**練習問題:** ハズキルーペのCMについての文章のうち、「ハズキルーペのCMでは、ハズ」から「私も世界が変わりました(中)」までをすべて、「トーン」を「調子」に置き換えて書き直しなさい。

**文書抜粋:**
ハズキルーペのCMでは、ハズキルーペのすごさが実例付きで表現されているため、聞き手はすごさを理解できます。
言葉の強弱
日本人の話し方の特徴として、声のトーンが一定であることが挙げられます。
すべての言葉を一定のトーンで伝えると、ただの連絡事項と変わりません。
言葉にメリハリがなく、伝えたいことが印象に残りにくいです。
ハズキルーペのCM内で、渡辺謙さんは言葉の強弱を巧みに使いこなしています。
<以下はハズキルーペのCMを文字起こししたものです>
本当に世の中の文字は小さすぎて読めない(大)
でしょ?(小)
(中略)
でも、ハズキルーペをかけると、世界は変わる。(中)
大きく見えちゃうんです(大)
私も世界が変わりました(中)
すごい、はっきりきれいに見える(大)
(中略)

**データ抜粋:**
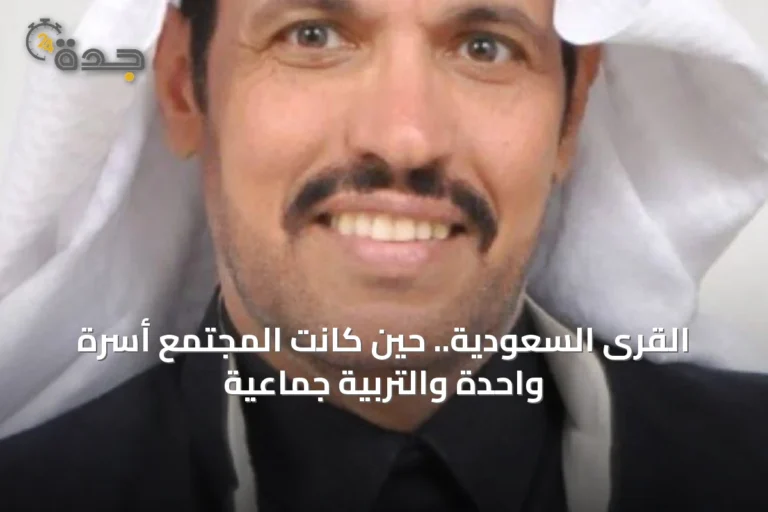 القرى السعودية.. حين كانت المجتمع أسرة واحدة والتربية جماعية
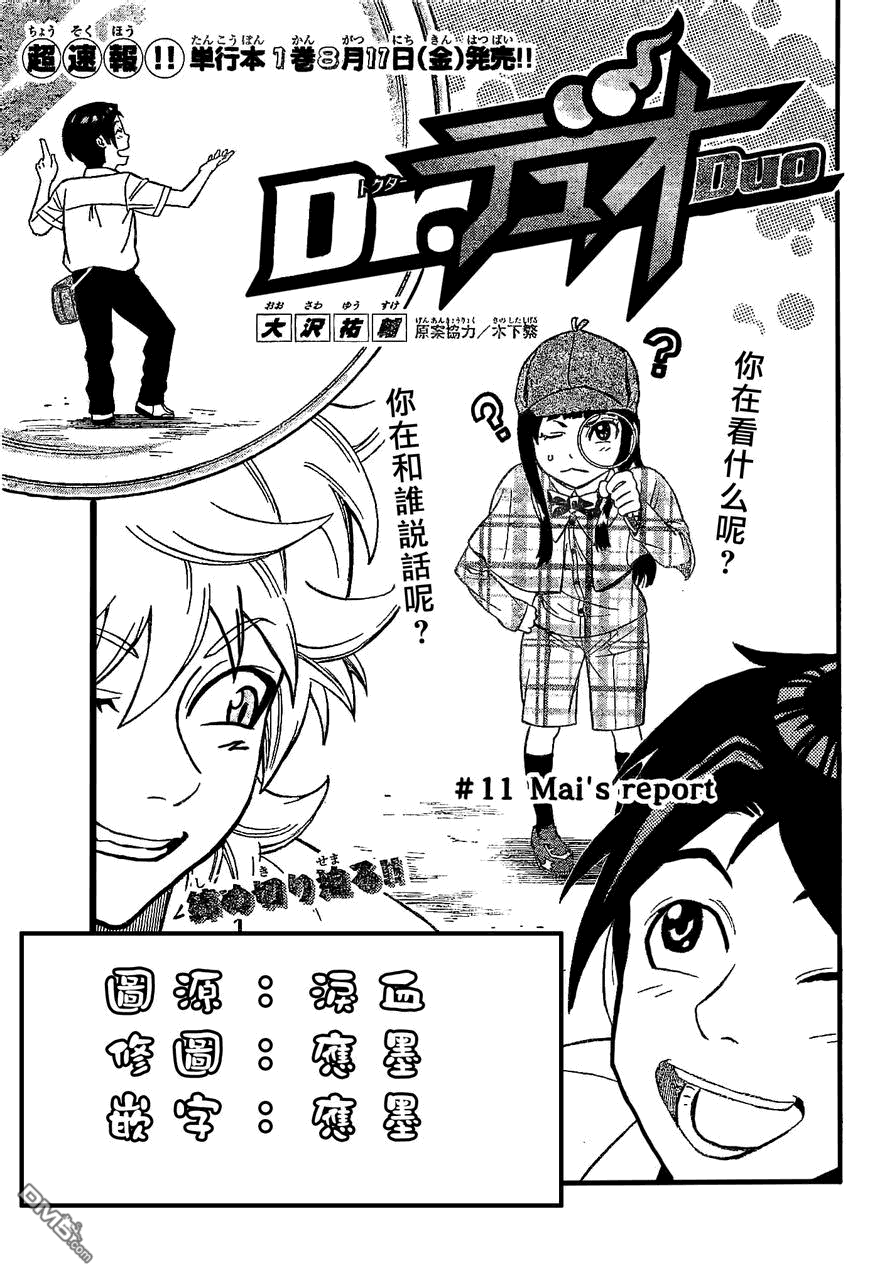Dr.Duo - 第11話 Mai's report - 1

**解答:**
ハズキルーペのCMでは、ハズキルーペのすごさが実例付きで表現されているため、聞き手はすごさを理解できます。
言葉の強弱
日本人の話し方の特徴として、声の調子が一定であることが挙げられます。
すべての言葉を一定の調子で伝えると、ただの連絡事項と変わりません。
言葉にメリハリがなく、伝えたいことが印象に残りにくいです。
ハズキルーペのCM内で、渡辺謙さんは言葉の強弱を巧みに使いこなしています。
<以下はハズキルーペのCMを文字起こししたものです>
本当に世の中の文字は小さすぎて読めない(大)
でしょ?(小)
(中略)
でも、ハズキルーペをかけると、世界は変わる。(中)
大きく見えちゃうんです(大)
私も世界が変わりました(中)